Acute airway obstruction is life-threatening and challenging. Identifying difficult airway is important, while tackling it required preparedness, skills and clear aim.
49-year-old gentleman had few visits of dyspnea to us. On second visit, he was noted to have neck swelling, which claimed it was increasing in size past 3 weeks. An outpatient ultrasound appointment was given.
He came back days later for dyspnea. Further history, he has hoarseness of voice, orthopnea and constitutional symptoms but denied fever, thyroid symptoms or family history of malignancy. He was previously intubated for severe exacerbation of chronic obstructive pulmonary disorder, Cormack-Lehane grade 1. Clinically distress, tachypnic with stridor but able to maintain saturation under room air and responded to nebulizer. Diffuse neck swelling that moves with deglutition, consistency hard and trachea deviated to right.
Surgical reviewed and planned for computed tomography (CT) neck. Airway assessment by Anaesthesiology: good mouth opening and neck extension, Mallampati grade 2 and thyromental distance 2 fingerbreadths. In CT room, symptoms worsened and procedure deferred. Planned for intubation in view of respiratory collapse. Via video-laryngoscope, large mass bilateral laryngeal wall, swollen epiglottis and slit like vocal cord. Endotracheal tube (ETT) was not able to pass through despite with smaller diameter and Bougie.

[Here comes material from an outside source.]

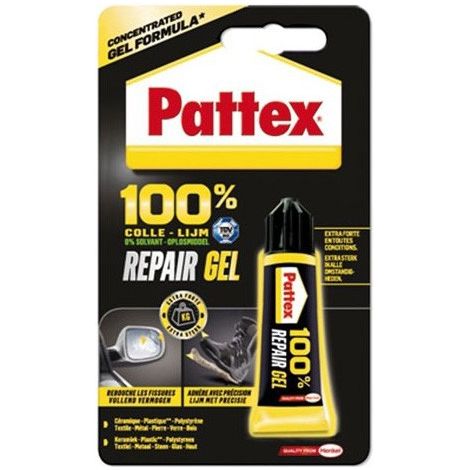 Pattex – Colle gel multi-matériaux haute résistance – Technologie Flextec pour collage durable – Application précise sans coulure – 8 g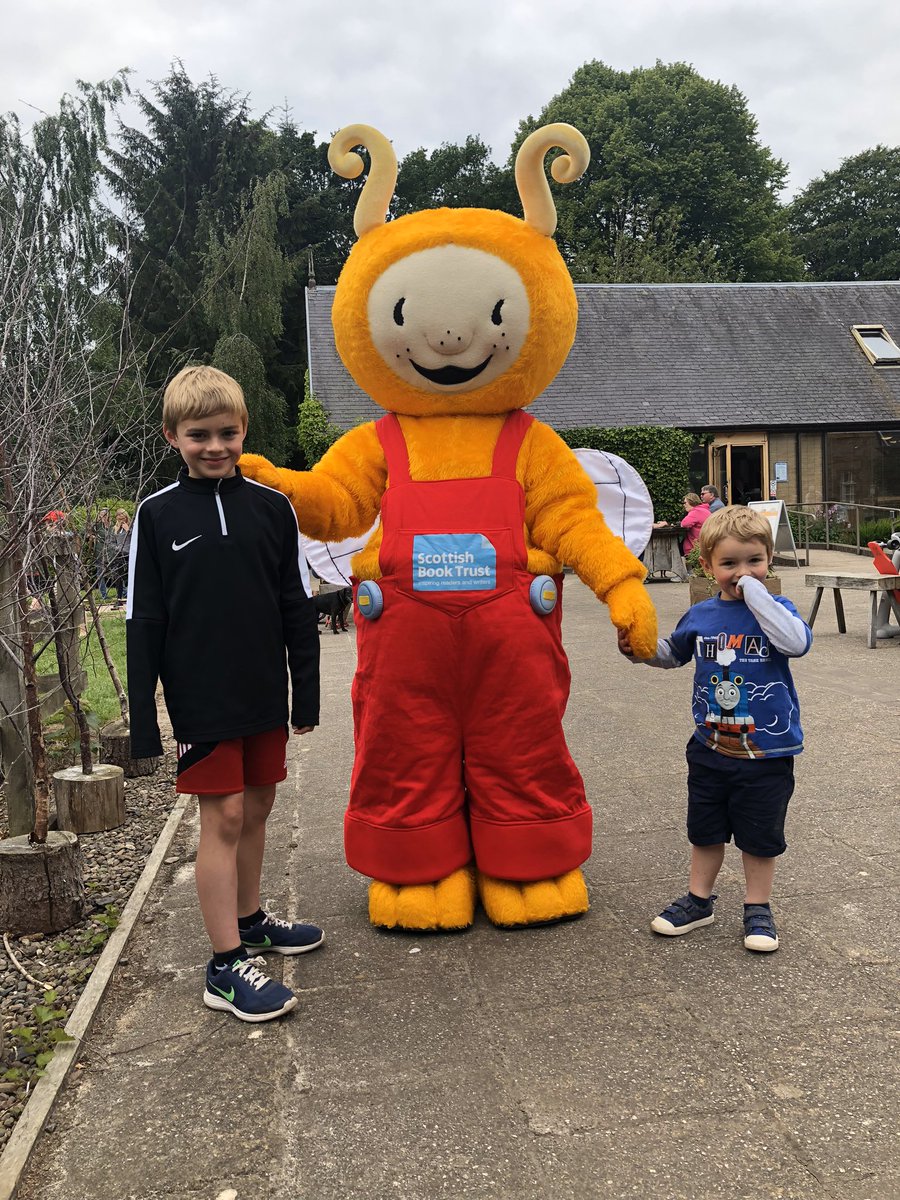 denham_arts's tweet photo. Happy birthday @scottishbktrust #Bookbug 10 years! My boys loved their bookbug sessions when they were small with @LiveBordersLA                              Here they are last year launching the summer reading challenge @LiveBorders #Harestanes https://t.co/nWUqaFiaJZ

Between the trial, laryngeal mask airway (LMA) could keep him ventilated. Decision was then made to keep the LMA and transfer to operating theatre for definitive airway.
Discussion & Conclusion
The frequent visits and neck swelling hinted that urgent intervention was required. In such condition, should we have complied to the request of CT or should we had secure the airway that was ‘seemed’ to have time. The LMA became a lifesaving tool for the can’t intubate, can ventilate scenario. The goal in emergency should always be ventilation first as intubation is not the climax.